Exercise directions
Repeat the listing in full, preserving every character.

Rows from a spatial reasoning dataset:

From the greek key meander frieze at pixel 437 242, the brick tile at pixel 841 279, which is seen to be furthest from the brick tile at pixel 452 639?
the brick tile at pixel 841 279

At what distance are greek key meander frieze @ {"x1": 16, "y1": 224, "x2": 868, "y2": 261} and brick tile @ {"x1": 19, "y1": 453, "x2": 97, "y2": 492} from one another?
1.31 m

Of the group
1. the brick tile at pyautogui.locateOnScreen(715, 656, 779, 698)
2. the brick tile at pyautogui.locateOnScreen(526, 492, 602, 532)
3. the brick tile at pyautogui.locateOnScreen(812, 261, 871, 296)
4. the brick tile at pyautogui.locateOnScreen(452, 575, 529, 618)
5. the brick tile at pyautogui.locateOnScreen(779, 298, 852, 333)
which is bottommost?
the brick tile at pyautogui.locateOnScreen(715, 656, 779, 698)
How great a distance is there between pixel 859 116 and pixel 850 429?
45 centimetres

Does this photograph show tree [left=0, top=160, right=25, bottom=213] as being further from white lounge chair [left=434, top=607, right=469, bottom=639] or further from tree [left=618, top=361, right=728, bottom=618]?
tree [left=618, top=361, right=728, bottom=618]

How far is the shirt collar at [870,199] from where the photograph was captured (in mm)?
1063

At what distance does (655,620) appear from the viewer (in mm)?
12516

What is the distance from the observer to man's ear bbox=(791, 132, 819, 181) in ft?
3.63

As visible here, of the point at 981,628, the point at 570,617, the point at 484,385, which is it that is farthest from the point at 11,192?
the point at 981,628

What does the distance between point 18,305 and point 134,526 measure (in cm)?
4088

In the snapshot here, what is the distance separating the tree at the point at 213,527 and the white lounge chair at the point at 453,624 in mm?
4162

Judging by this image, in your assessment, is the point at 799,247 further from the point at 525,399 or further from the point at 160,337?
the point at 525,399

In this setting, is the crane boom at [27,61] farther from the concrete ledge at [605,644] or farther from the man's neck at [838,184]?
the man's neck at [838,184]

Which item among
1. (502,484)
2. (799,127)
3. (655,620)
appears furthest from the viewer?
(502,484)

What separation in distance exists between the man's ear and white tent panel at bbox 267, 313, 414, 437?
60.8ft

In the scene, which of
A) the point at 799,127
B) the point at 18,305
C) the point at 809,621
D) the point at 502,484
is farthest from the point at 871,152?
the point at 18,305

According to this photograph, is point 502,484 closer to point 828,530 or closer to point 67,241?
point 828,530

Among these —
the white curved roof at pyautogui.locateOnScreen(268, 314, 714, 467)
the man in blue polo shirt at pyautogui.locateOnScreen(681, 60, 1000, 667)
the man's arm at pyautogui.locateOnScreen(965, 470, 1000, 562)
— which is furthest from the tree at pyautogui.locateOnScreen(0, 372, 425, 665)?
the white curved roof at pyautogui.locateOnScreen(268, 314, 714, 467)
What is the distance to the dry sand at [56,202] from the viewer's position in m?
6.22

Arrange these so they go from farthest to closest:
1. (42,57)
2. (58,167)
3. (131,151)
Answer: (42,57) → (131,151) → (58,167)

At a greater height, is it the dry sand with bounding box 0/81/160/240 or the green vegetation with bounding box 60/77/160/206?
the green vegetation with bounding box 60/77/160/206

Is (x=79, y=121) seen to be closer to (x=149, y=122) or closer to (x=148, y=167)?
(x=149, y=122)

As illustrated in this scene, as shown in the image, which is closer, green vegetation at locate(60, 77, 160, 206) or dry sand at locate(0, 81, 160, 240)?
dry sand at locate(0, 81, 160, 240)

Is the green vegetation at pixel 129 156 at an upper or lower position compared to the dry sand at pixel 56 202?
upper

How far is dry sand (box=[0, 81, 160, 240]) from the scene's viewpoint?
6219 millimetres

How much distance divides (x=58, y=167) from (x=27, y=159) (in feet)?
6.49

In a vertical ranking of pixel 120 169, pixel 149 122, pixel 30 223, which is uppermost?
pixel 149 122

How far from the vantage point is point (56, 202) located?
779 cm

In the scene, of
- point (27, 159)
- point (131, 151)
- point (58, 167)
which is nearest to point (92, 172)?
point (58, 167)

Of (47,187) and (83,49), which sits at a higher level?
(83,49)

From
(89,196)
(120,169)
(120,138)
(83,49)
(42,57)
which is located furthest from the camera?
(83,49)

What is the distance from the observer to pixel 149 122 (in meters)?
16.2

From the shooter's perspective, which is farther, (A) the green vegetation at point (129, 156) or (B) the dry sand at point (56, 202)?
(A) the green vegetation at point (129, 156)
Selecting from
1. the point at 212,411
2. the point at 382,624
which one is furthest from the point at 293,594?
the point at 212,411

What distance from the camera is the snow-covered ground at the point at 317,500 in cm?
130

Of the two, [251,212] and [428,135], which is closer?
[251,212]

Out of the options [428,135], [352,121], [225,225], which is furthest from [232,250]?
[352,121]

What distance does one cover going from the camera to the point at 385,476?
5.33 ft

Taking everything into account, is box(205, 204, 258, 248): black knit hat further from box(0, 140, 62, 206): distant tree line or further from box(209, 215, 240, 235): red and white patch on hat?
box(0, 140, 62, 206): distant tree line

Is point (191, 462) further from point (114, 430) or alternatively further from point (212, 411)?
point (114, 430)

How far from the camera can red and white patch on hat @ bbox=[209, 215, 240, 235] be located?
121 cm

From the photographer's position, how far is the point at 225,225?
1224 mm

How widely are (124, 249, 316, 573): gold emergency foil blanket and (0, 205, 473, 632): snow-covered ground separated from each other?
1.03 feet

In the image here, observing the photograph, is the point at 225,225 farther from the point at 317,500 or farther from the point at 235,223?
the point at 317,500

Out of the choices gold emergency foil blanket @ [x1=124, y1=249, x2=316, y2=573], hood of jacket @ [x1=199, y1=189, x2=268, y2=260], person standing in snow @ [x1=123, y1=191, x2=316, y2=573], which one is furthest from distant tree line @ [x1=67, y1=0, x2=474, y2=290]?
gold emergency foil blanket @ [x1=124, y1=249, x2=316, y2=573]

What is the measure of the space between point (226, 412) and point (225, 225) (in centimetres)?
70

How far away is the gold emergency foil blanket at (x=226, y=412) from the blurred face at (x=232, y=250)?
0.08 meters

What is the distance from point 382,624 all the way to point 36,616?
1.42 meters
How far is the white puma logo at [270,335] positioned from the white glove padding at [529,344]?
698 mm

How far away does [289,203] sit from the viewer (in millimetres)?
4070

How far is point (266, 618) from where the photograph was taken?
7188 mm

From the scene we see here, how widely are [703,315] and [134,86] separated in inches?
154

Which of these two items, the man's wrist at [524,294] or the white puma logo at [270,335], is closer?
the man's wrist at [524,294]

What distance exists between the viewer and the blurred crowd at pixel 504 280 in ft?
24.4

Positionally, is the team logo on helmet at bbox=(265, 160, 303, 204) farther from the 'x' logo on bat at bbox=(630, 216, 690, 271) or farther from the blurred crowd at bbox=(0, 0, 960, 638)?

Exercise response
From the greek key meander frieze at pixel 437 242, the brick tile at pixel 841 279, which is seen to be furthest from the brick tile at pixel 452 639?
the brick tile at pixel 841 279

At what distance are greek key meander frieze @ {"x1": 16, "y1": 224, "x2": 868, "y2": 261} and brick tile @ {"x1": 19, "y1": 453, "x2": 97, "y2": 492} from one another?
1.31 m

Of the group
1. the brick tile at pyautogui.locateOnScreen(715, 656, 779, 698)
2. the brick tile at pyautogui.locateOnScreen(526, 492, 602, 532)
3. the brick tile at pyautogui.locateOnScreen(812, 261, 871, 296)
4. the brick tile at pyautogui.locateOnScreen(452, 575, 529, 618)
5. the brick tile at pyautogui.locateOnScreen(779, 298, 852, 333)
which is bottommost?
the brick tile at pyautogui.locateOnScreen(715, 656, 779, 698)
How great a distance is there between pixel 859 116 and pixel 850 429?
45 centimetres

Does this photograph show tree [left=0, top=160, right=25, bottom=213] as being further from white lounge chair [left=434, top=607, right=469, bottom=639] or further from tree [left=618, top=361, right=728, bottom=618]?
tree [left=618, top=361, right=728, bottom=618]

How far is the shirt collar at [870,199] from where the photograph was captured (in mm)?
1063

At what distance does (655,620) appear from the viewer (in mm)?
12516

What is the distance from the observer to man's ear bbox=(791, 132, 819, 181) in ft?
3.63

As visible here, of the point at 981,628, the point at 570,617, the point at 484,385, which is it that is farthest from the point at 11,192?
the point at 981,628

What does the distance between point 18,305 and point 134,526 measure (in cm)?
4088

In the snapshot here, what is the distance separating the tree at the point at 213,527 and the white lounge chair at the point at 453,624 in mm?
4162

Judging by this image, in your assessment, is the point at 799,247 further from the point at 525,399 or further from the point at 160,337?
the point at 525,399

In this setting, is the crane boom at [27,61] farther from the concrete ledge at [605,644] or farther from the man's neck at [838,184]?
the man's neck at [838,184]

Which item among
1. (502,484)
2. (799,127)
3. (655,620)
appears furthest from the viewer?
(502,484)

What separation in distance exists between the man's ear and white tent panel at bbox 267, 313, 414, 437?
60.8ft

In the scene, which of
A) the point at 799,127
B) the point at 18,305
C) the point at 809,621
D) the point at 502,484
is farthest from the point at 871,152?
the point at 18,305

According to this photograph, is point 502,484 closer to point 828,530 or closer to point 67,241?
point 828,530

Among these —
the white curved roof at pyautogui.locateOnScreen(268, 314, 714, 467)
the man in blue polo shirt at pyautogui.locateOnScreen(681, 60, 1000, 667)
the man's arm at pyautogui.locateOnScreen(965, 470, 1000, 562)
— which is furthest from the tree at pyautogui.locateOnScreen(0, 372, 425, 665)?
the white curved roof at pyautogui.locateOnScreen(268, 314, 714, 467)
What is the distance to the dry sand at [56,202] from the viewer's position in m?
6.22

Arrange these so they go from farthest to closest:
1. (42,57)
2. (58,167)
3. (131,151)
Answer: (42,57) → (131,151) → (58,167)

At a greater height, is it the dry sand with bounding box 0/81/160/240 or the green vegetation with bounding box 60/77/160/206?
the green vegetation with bounding box 60/77/160/206

Is (x=79, y=121) seen to be closer to (x=149, y=122) or closer to (x=148, y=167)?
(x=149, y=122)

As illustrated in this scene, as shown in the image, which is closer, green vegetation at locate(60, 77, 160, 206) or dry sand at locate(0, 81, 160, 240)?
dry sand at locate(0, 81, 160, 240)

Is the green vegetation at pixel 129 156 at an upper or lower position compared to the dry sand at pixel 56 202?
upper

How far is dry sand (box=[0, 81, 160, 240]) from the scene's viewpoint?
6219 millimetres

How much distance divides (x=58, y=167) from (x=27, y=159) (in feet)?
6.49

In a vertical ranking of pixel 120 169, pixel 149 122, pixel 30 223, which is uppermost?
pixel 149 122

How far from the vantage point is point (56, 202) located?
779 cm

In the scene, of
- point (27, 159)
- point (131, 151)
- point (58, 167)
which is nearest to point (92, 172)?
point (58, 167)

Of (47,187) and (83,49), which sits at a higher level?
(83,49)

From
(89,196)
(120,169)
(120,138)
(83,49)
(42,57)
which is located furthest from the camera?
(83,49)

What is the distance from the observer to pixel 149 122 (in meters)?
16.2

From the shooter's perspective, which is farther, (A) the green vegetation at point (129, 156) or (B) the dry sand at point (56, 202)?
(A) the green vegetation at point (129, 156)
Selecting from
1. the point at 212,411
2. the point at 382,624
which one is furthest from the point at 293,594?
the point at 212,411

What distance from the camera is the snow-covered ground at the point at 317,500 in cm?
130

Of the two, [251,212] and [428,135], which is closer?
[251,212]

Out of the options [428,135], [352,121], [225,225], which is furthest from [232,250]?
[352,121]

What distance does one cover going from the camera to the point at 385,476?
5.33 ft

Taking everything into account, is box(205, 204, 258, 248): black knit hat further from box(0, 140, 62, 206): distant tree line or further from box(209, 215, 240, 235): red and white patch on hat?
box(0, 140, 62, 206): distant tree line

Is point (191, 462) further from point (114, 430) or alternatively further from point (212, 411)?
point (114, 430)

How far from the camera can red and white patch on hat @ bbox=[209, 215, 240, 235] be located?
121 cm

From the photographer's position, how far is the point at 225,225?
1224 mm

How widely are (124, 249, 316, 573): gold emergency foil blanket and (0, 205, 473, 632): snow-covered ground separated from each other?
1.03 feet

In the image here, observing the photograph, is the point at 225,225 farther from the point at 317,500 or farther from the point at 235,223?
the point at 317,500

Out of the choices gold emergency foil blanket @ [x1=124, y1=249, x2=316, y2=573], hood of jacket @ [x1=199, y1=189, x2=268, y2=260], person standing in snow @ [x1=123, y1=191, x2=316, y2=573], which one is furthest from distant tree line @ [x1=67, y1=0, x2=474, y2=290]?
gold emergency foil blanket @ [x1=124, y1=249, x2=316, y2=573]

What is the measure of the space between point (226, 412) and point (225, 225) (in centimetres)?
70

How far away is the gold emergency foil blanket at (x=226, y=412) from the blurred face at (x=232, y=250)?
0.08 meters

What is the distance from point 382,624 all the way to point 36,616?
1.42 meters
How far is the white puma logo at [270,335] positioned from the white glove padding at [529,344]?
698 mm

How far away does [289,203] sit from the viewer (in millimetres)?
4070

How far is point (266, 618) from where the photograph was taken?
7188 mm

From the scene we see here, how widely are [703,315] and [134,86] separated in inches?
154

Which of these two items, the man's wrist at [524,294] or the white puma logo at [270,335], is closer?
the man's wrist at [524,294]

What distance exists between the viewer and the blurred crowd at pixel 504 280 in ft?
24.4

Positionally, is the team logo on helmet at bbox=(265, 160, 303, 204) farther from the 'x' logo on bat at bbox=(630, 216, 690, 271) or farther from the blurred crowd at bbox=(0, 0, 960, 638)?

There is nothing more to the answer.